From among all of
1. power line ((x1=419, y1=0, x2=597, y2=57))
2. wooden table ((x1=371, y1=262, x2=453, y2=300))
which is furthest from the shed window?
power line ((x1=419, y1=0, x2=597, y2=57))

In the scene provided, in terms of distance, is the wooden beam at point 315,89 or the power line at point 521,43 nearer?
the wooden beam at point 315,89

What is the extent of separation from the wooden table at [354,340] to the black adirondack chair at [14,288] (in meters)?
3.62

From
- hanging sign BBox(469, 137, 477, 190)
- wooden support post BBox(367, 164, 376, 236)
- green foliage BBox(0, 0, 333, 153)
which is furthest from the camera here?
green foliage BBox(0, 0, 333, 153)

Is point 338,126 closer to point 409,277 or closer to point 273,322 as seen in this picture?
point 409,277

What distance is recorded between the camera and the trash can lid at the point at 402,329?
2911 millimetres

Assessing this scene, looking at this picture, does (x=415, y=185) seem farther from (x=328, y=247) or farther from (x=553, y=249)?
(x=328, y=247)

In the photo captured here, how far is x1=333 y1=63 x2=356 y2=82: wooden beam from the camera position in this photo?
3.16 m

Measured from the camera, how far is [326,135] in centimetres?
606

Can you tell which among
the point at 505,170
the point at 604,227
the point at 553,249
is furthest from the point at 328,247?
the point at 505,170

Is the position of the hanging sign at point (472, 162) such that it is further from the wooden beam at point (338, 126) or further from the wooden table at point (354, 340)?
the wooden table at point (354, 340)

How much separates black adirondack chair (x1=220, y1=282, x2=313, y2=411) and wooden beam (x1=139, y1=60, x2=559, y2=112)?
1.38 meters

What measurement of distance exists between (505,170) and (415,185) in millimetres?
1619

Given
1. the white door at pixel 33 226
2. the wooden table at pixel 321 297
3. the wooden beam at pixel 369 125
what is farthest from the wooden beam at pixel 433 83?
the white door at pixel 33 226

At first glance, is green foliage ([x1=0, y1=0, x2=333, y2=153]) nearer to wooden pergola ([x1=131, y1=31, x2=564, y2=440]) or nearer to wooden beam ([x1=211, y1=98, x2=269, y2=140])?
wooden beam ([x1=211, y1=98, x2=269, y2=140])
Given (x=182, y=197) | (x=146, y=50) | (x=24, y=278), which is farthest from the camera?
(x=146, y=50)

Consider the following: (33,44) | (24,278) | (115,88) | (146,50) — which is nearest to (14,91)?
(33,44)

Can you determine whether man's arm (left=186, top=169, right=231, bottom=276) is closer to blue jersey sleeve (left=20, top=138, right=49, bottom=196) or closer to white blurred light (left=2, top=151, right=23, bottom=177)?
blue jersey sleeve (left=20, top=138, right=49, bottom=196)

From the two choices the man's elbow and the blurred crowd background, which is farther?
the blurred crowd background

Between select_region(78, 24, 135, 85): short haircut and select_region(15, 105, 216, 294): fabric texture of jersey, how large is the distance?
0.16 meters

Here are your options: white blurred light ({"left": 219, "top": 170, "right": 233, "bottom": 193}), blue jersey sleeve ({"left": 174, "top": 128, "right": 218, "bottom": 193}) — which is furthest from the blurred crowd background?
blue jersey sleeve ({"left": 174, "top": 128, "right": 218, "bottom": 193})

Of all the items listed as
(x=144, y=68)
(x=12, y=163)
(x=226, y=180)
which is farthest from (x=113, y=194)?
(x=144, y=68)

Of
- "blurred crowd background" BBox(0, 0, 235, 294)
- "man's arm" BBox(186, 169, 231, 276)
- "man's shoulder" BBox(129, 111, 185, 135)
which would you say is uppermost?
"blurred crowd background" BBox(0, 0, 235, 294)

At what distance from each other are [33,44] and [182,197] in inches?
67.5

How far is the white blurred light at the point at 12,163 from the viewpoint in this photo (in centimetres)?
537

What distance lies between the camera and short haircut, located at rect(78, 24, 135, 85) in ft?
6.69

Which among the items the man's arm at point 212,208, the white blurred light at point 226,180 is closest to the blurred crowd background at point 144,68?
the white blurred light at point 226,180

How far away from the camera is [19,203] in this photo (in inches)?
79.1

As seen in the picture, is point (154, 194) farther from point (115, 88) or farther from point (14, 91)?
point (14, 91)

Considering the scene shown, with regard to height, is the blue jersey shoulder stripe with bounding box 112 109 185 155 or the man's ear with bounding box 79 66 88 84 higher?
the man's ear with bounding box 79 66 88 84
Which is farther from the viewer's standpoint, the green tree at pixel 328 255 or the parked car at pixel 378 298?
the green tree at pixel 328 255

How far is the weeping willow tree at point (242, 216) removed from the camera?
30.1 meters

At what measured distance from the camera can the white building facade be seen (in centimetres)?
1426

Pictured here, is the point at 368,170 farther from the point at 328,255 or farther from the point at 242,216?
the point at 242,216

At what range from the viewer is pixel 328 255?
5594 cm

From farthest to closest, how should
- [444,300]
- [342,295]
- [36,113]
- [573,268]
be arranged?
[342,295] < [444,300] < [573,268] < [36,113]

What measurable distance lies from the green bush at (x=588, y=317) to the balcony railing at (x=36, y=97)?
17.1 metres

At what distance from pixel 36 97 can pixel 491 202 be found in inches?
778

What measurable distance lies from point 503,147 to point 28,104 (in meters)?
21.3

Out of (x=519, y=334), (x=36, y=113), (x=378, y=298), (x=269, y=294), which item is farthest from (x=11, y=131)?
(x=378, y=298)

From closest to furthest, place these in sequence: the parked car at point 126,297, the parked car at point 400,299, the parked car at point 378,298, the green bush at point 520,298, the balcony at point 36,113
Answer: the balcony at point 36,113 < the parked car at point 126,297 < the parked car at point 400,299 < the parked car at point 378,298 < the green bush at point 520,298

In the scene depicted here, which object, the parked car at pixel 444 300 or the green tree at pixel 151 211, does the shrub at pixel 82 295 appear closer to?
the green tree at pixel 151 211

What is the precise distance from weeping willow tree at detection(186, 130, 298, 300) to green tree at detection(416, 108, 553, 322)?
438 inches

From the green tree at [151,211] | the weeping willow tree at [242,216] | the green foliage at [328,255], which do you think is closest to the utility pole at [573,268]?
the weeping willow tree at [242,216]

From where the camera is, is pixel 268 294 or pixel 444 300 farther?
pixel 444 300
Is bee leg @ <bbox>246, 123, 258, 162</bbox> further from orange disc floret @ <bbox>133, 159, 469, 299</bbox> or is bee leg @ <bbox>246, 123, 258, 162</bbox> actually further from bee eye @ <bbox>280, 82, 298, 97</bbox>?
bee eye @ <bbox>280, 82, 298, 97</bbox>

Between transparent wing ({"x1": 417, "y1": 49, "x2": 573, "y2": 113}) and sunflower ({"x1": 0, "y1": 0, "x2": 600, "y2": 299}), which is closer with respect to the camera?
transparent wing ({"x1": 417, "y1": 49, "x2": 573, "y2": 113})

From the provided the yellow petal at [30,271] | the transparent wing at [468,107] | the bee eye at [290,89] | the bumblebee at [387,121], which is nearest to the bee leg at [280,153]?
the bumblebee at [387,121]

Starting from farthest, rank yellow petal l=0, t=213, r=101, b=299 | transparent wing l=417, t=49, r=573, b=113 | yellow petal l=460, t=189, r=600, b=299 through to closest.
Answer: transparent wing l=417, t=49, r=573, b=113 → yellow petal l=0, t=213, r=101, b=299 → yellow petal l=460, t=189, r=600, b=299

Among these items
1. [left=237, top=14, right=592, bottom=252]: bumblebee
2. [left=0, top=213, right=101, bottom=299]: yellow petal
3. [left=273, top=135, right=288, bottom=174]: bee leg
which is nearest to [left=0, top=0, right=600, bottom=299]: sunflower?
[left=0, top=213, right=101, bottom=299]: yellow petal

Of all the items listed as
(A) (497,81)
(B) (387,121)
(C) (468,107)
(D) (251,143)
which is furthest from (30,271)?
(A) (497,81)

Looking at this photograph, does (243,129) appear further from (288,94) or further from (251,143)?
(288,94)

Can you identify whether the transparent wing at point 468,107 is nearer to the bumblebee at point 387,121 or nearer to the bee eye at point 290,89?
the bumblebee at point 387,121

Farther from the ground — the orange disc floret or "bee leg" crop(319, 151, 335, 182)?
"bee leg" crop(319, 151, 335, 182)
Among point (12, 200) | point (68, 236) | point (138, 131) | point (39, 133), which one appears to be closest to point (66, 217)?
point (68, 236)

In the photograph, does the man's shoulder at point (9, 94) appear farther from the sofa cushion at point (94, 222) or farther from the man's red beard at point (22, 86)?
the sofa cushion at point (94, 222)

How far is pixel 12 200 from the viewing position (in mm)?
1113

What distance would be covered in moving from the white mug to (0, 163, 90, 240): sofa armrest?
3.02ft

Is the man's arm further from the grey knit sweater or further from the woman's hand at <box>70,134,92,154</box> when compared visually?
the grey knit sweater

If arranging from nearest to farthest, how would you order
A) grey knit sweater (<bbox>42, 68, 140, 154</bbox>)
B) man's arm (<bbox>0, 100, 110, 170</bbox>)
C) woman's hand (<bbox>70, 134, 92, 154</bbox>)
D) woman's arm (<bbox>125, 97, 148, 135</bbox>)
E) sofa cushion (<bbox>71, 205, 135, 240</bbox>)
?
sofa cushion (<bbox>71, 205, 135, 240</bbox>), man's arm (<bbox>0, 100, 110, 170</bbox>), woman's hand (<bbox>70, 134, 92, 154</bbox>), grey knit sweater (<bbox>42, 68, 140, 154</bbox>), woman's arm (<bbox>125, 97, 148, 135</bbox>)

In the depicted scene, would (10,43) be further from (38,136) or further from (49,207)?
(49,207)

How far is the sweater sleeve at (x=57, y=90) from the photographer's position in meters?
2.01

___

Desafío :: Reproduce sin cambios el tramo de filas que va desde el comienzo hasta la línea que contiene "1.38 meters", ambas incluidas.

Resultado de la tarea ::
From among all of
1. power line ((x1=419, y1=0, x2=597, y2=57))
2. wooden table ((x1=371, y1=262, x2=453, y2=300))
which is furthest from the shed window?
power line ((x1=419, y1=0, x2=597, y2=57))

In the scene provided, in terms of distance, is the wooden beam at point 315,89 or the power line at point 521,43 nearer?
the wooden beam at point 315,89

What is the extent of separation from the wooden table at [354,340] to the black adirondack chair at [14,288] (in meters)?
3.62

From
- hanging sign BBox(469, 137, 477, 190)
- wooden support post BBox(367, 164, 376, 236)
- green foliage BBox(0, 0, 333, 153)
which is furthest from the camera here?
green foliage BBox(0, 0, 333, 153)

Is point 338,126 closer to point 409,277 or closer to point 273,322 as seen in this picture?
point 409,277

What distance is recorded between the camera and the trash can lid at the point at 402,329?
2911 millimetres

Assessing this scene, looking at this picture, does (x=415, y=185) seem farther from (x=328, y=247) or farther from (x=553, y=249)?
(x=328, y=247)

In the photo captured here, how far is x1=333 y1=63 x2=356 y2=82: wooden beam from the camera position in this photo?
3.16 m

Measured from the camera, how far is [326,135] in centimetres?
606

Can you tell which among
the point at 505,170
the point at 604,227
the point at 553,249
is furthest from the point at 328,247?
the point at 505,170

Is the position of the hanging sign at point (472, 162) such that it is further from the wooden beam at point (338, 126) or further from the wooden table at point (354, 340)?
the wooden table at point (354, 340)

How much separates black adirondack chair (x1=220, y1=282, x2=313, y2=411) and wooden beam (x1=139, y1=60, x2=559, y2=112)?
1.38 meters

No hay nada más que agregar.